SNC-Lavalin affirme que le recours à de tels facilitateurs est monnaie courante chez les grandes firmes d'ingénierie. Cependant, les sommes en cause sont complètement inhabituelles. Au cours des trois dernières années, les «contrats d'agence», comme SNC les surnomme, s'élevaient à 700 000 dollars, en moyenne, selon le président du conseil, Gwyn Morgan. Or, dans le premier projet, les commissions totalisaient 33,5 millions US. Dans le second, elles s'élevaient à 22,5 millions US.

Des commissions de cette envergure ont de quoi faire lever des drapeaux rouges à la comptabilité. Pour le projet B, Riadh Ben Aïssa aurait réussi à faire approuver «de façon non conforme» des paiements de 22,5 millions US par l'entremise de la filiale de SNC-Lavalin International en Tunisie. Un autre employé de SNC qui n'est pas identifié lui aurait servi de complice.

Pour le projet A, en revanche, le président du conseil et le responsable des finances de SNC- Lavalin International se sont opposés au paiement d'honoraires totalisant 33,5 millions US. Riadh Ben Aïssa, décrit comme ayant «une connaissance directe et considérable de la plupart des opérations faisant l'objet de l'examen», a contourné ces dirigeants pour s'adresser à Pierre Duhaime.

Le grand patron de SNC a donné le feu vert à ces paiements qui, de par leurs montants mêmes, étaient hautement irréguliers. Avec 23 ans d'expérience chez SNC, Pierre Duhaime ne pouvait pas l'ignorer.

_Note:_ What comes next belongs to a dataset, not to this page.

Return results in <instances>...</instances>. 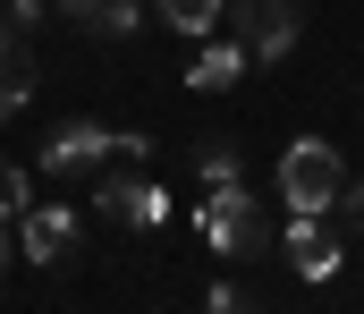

«Je n'ai aucune raison de croire que [Pierre Duhaime] a délibérément violé le code de déontologie de l'entreprise. Mais sa supervision était inadéquate et ses gestes subséquents n'étaient pas appropriés», a dit Gwyn Morgan lors d'une longue téléconférence hier matin.

Avec cette téléconférence, SNC-Lavalin voulait mettre cartes sur table. Mais avec des réponses évasives scénarisées par un bataillon d'avocats, analystes comme journalistes sont restés sur leur faim. Visiblement, SNC cherche à enterrer cette affaire qui nuit grandement à sa réputation et aux contrats à venir.

En effet, le comité d'audit du conseil «considère que la remise du présent sommaire met fin à son examen indépendant» des contrats litigieux. Et cela, même si ses enquêteurs n'ont pas réussi à interroger les principaux protagonistes de cette histoire, ici comme à l'étranger.

SNC s'est contentée de transmettre ses informations aux «autorités». Policières ou boursières? La firme refuse de le préciser.

Cet examen était-il véritablement indépendant dans la mesure où les avocats retenus à l'externe travaillaient «sous la direction et la supervision du comité d'audit» ?

Comment SNC peut-elle s'arrêter sur sa lancée, alors qu'elle ne sait toujours pas où se trouve l'argent versé et à quoi il a servi? L'entreprise n'est même pas en mesure d'assurer que ces fonds n'ont pas servi au versement de pots-de-vin.

Malgré ce flou, SNC-Lavalin «ne croit pas que ces paiements se rapportent à la Lybie», sur la foi d'informations que le conseil refuse de dévoiler.

Cela ressemble à de l'aveuglement volontaire. Dans le fond, SNC ne veut pas savoir où cet argent est réellement passé. Parce que cette réponse pourrait lui coûter encore plus cher.

La cerise sur le gâteau? Gwyn Morgan a refusé de dire si Pierre Duhaime recevra une indemnité de départ et, le cas échéant, son montant. Il est même allé jusqu'à prétendre qu'il s'agit d'une information confidentielle, une fausseté. Tôt ou tard, les actionnaires de l'entreprise en seront informés, en vertu des règles de divulgation des rémunérations des hauts salariés.

À entendre Gwyn Morgan parler des 23 années de loyaux services de Pierre Duhaime, je mettrais ma main au feu que ce dirigeant a quitté SNC avec un multiple de son salaire.

J'aimerais me tromper. Car si le conseil de SNC verse une indemnité de départ à Pierre Duhaime, il aura perdu le peu qui lui reste de crédibilité.